Já passaram quase 10 anos desde o meu primeiro álbum e acho que com cada trabalho vou aprendendo muita coisa, nomeadamente em termos de produção musical e questões técnicas. Isto para dizer que, apesar de ter orgulho nos meus álbuns eles representam um pouco o lugar onde estava na altura. Acho que estas questões são mais do foro técnico e do trabalho de som. Em termos de conteúdo, acho que tenho feito um caminho próprio, que penso que tem tido alguma coerência, apesar de temáticas e formações ligeiramente diferentes em cada álbum. O facto de a grande maioria das composições serem minhas e de se tratarem de álbuns de temas originais criam desde logo um universo musical bastante pessoal, o que acaba por ajudar a esta continuidade. Mas no campo compositivo e de influências é natural que elas também vão evoluindo ligeiramente consoante tudo o que nos envolve artisticamente e no mundo. É impossível criar sem refletir o que nos rodeia.

Ao longo do álbum há vários temas interpretados em inglês – “Isolation 4”, “Sentimental Illness” e “Suspended – prática que é recorrente na restante discografia. Porquê a opção de agregar as duas línguas debaixo do mesmo teto criativo?

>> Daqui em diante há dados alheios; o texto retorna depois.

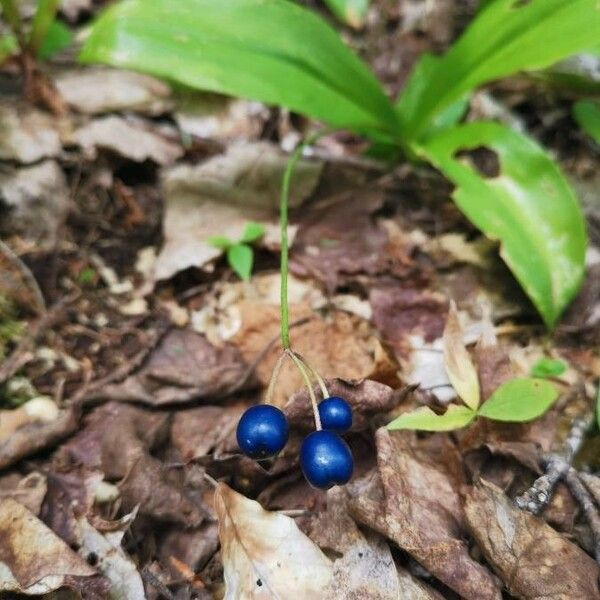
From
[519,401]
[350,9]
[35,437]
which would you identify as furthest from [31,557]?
[350,9]

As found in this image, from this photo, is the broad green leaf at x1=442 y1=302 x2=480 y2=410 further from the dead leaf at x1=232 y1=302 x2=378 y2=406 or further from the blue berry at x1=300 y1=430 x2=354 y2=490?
the blue berry at x1=300 y1=430 x2=354 y2=490

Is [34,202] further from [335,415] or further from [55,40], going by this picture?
[335,415]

Eu costumo dizer em tom de brincadeira que sou um bocado bipolar e que por isso escrevo nas duas línguas. Mas, em realidade acho que há várias questões que contribuem para isto.
Primeiro porque vivi no estrangeiro e trabalho recorrentemente com músicos de fora, o que traz a língua para o nosso quotidiano. Depois, porque o jazz e todo o repertório de standards traz a língua Inglesa para o nosso trabalho, e essa influência é muito forte. E por último, normalmente componho primeiro as melodias e as harmonias, e por vezes, sinto que a música compreende melhor uma letra em Português, outras vezes em Inglês, mas também por vezes sinto que não precisa de palavras, e pode-se manter abstracta, tal como faço no tema “Lamento” do álbum “Suspenso”.

Capicua escreveu a letra para o tema “Dança Macabra”, o segundo single de Suspenso. Como foi toda a experiência de colaborar com a rapper portuense?

Fiquei muito contente, acho que a Capicua escreveu uma letra lindíssima e que elevou o patamar desta composição. Que aliás se completa com o vídeo que a Margarida Rêgo e o Miguel C. Tavares criaram para este tema e que convido a verem no meu canal do Youtube. Mas, voltando à pergunta. Eu e a Capicua somos amigos de longa data, e já tínhamos falado em diversas ocasiões de ela escrever uma letra para mim. Entretanto, enquanto andava a compor este álbum, gravei-lhe um esboço deste tema e enviei-lhe. Ela gostou muito e escreveu esta letra inspirada numa viagem que fez há uns anos aos Açores (minha terra natal) e que eu lhe fui mostrar a ilha do Pico. E assim começa a Dança Macabra – “O que acontece quando a lava encontra o mar”. Atuaste recentemente em Lisboa, Porto, Ponte de Lima e Madrid. Sendo um artista que já se apresentou por diversas ocasiões no estrangeiro (diversos países na Europa, Estados Unidos e Brasil), seria de todo descabido ires até ao Japão mostrar a tua obra?

Acho que faria todo o sentido ir ao Japão. Acho que estão reunidas as condições e interesse. Estamos a trabalhar nesse sentido, mas ainda é um pouco cedo para garantir que isso vai acontecer. O Japão teve o turismo fechado até há bem pouco tempo e o sector cultural ainda está a recuperar, e por isso, talvez com um pouco mais de apoio e trabalho consigamos chegar lá. Vamos ver. Mas sem dúvida que gostava muito que isso acontecesse!